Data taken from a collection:
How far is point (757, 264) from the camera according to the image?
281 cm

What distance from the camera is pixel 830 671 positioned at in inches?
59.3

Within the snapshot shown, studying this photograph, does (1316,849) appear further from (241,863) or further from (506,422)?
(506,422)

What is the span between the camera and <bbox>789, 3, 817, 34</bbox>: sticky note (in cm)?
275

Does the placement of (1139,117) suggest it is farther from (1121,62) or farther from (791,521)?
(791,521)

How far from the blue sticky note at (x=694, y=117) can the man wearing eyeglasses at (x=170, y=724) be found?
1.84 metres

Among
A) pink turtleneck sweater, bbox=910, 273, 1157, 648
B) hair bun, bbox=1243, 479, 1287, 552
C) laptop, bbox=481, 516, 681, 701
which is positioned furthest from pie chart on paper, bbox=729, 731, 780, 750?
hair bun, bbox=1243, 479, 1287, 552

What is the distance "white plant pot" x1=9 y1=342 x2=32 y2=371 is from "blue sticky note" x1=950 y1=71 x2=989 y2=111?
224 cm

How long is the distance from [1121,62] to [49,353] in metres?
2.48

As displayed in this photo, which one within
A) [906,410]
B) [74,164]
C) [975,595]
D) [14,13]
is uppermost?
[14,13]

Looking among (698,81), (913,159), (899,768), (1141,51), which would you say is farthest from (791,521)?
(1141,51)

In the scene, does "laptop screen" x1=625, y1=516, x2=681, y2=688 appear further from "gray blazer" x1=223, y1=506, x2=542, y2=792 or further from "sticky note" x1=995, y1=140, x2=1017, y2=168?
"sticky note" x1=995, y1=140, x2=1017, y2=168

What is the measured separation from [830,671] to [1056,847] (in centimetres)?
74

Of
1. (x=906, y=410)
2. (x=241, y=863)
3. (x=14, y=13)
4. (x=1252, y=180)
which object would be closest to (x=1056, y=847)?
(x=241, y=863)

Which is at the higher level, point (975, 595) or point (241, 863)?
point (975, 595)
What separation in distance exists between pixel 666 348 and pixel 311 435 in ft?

▸ TASK: Starting at the line that contains "What is the measured" and ending at the end of the data, write out all those lines again, requests included and left unchanged. In the answers, multiply every number, whether a distance or a coordinate, by 1.45 and round it to a whole number, rounding halves up.

▸ RESPONSE:
What is the measured separation from [830,671] to [1056,847] (in centimetres)?
107

Of
1. (x=906, y=410)
2. (x=241, y=863)
3. (x=14, y=13)
4. (x=1252, y=180)
which object would be closest to (x=1056, y=847)?
(x=349, y=1251)

Which is at the higher level, point (975, 595) or point (241, 863)?
point (1414, 863)
What separation in distance exists between pixel 666 348 and pixel 311 435 in ft?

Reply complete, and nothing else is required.